● **Given task 1**
Reproduce the case summary from "1994 P T D 823" to "decided on 30/11/1990.", keeping every word and mark unchanged.
● **Given task 2**
Answer these questions from the case summary:
(a) What is the number and year of the income tax reference?
(b) On what date was the case decided?
(c) Under what head did the Income Tax Officer assess the income?
● **Given task 3**
List every role that the case summary says the assessee-company held for the large number of companies it served.

## start Text

COMMISSIONER OF INCOME TAX VS MCLEOD & CO. LTD.
1994 P T D 823
[203 I T R 290]
[Calcutta High Court (India)]
Before Ajit K Sengupta and KM. Yusuf, JJ
COMMISSIONER OF INCOME TAX
Versus
MCLEOD & CO. LTD.
Income Tax Reference No. 98 of 1978, decided on 30/11/1990.
Income-tax--
----Head of income---Business income or income from property ---Assessee acting as managing agent for a large number of companies---Entire building belonging to assessee rented out to managed companies---Letting out was incidental to the carrying on of the business of the assessee---Rental income assessable as business income---Indian Income Tax Act, 1961, Ss. 22 & 28.
The assessee-company was the managing agent, secretaries and treasurers of a large number of companies. The assessee owned a building where it transacted its business. Furnished accommodation was provided to the managed companies in the same premises in which the registered office of the assessee-company was situated in terms of agreements entered into with the various managed companies. It was, therefore, submitted that the rental income from the portions of office space let out to the managed companies, including income from letting out furniture to such managed companies, is assessable as business income under the head "Profits and gains of business or profession". The Income Tax Officer assessed the income as income from property but the Tribunal held that it was business income. On a reference:
Held, that the distribution and allotment of space in the said building which was also the registered office of the assessee-company, was an essential and integral feature of the conduct of its own business and the letting out of accommodation, in the facts and circumstances of this case, was clearly subservient and incidental to the carrying on of the business of the assessee company itself. Hence, the income from letting out the property and from letting out furniture was assessable as business income. The Tribunal was also justified in allowing expenses pertaining to the portion of the property let out to managed companies against such income.

## end Text
## start Information shown

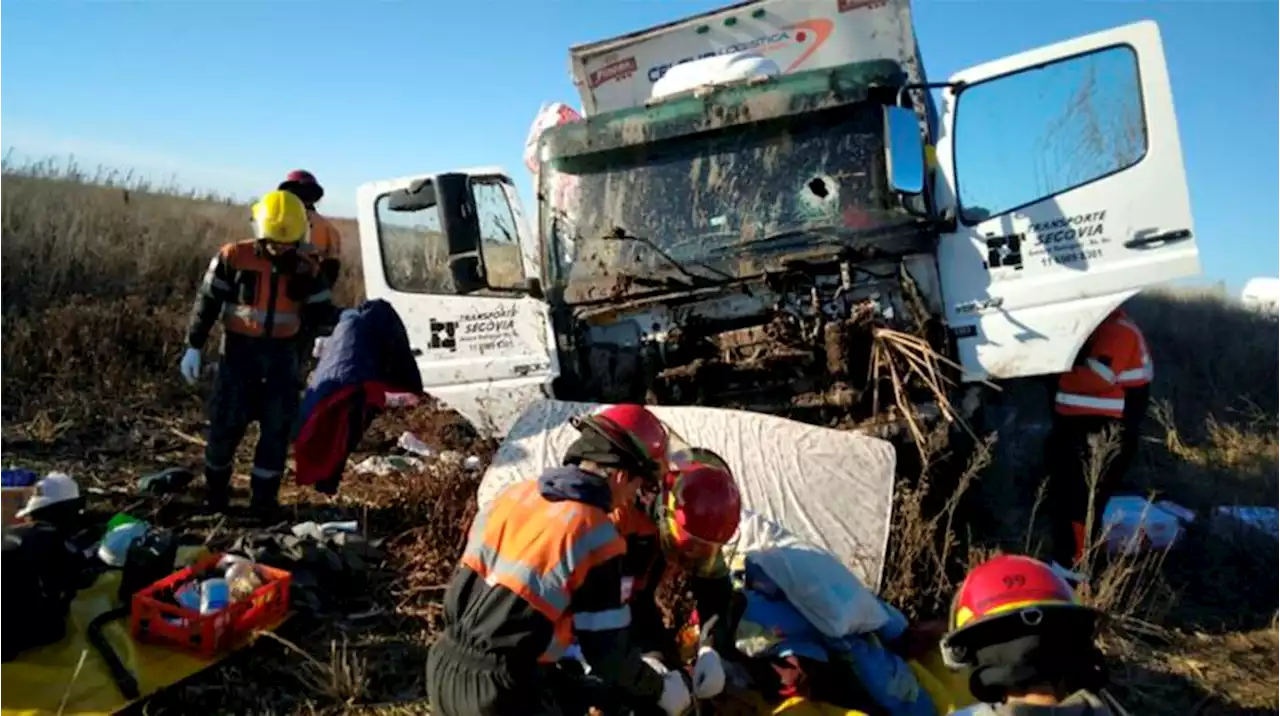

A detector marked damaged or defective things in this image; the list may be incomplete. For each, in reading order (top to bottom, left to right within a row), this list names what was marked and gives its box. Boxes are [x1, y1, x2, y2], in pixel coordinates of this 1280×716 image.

## end Information shown

● **Task answer 1**
1994 P T D 823
[203 I T R 290]
[Calcutta High Court (India)]
Before Ajit K Sengupta and KM. Yusuf, JJ
COMMISSIONER OF INCOME TAX
Versus
MCLEOD & CO. LTD.
Income Tax Reference No. 98 of 1978, decided on 30/11/1990.

● **Task answer 2**
(a) Income Tax Reference No. 98 of 1978
(b) 30/11/1990
(c) Income from property

● **Task answer 3**
Managing agent
Secretaries
Treasurers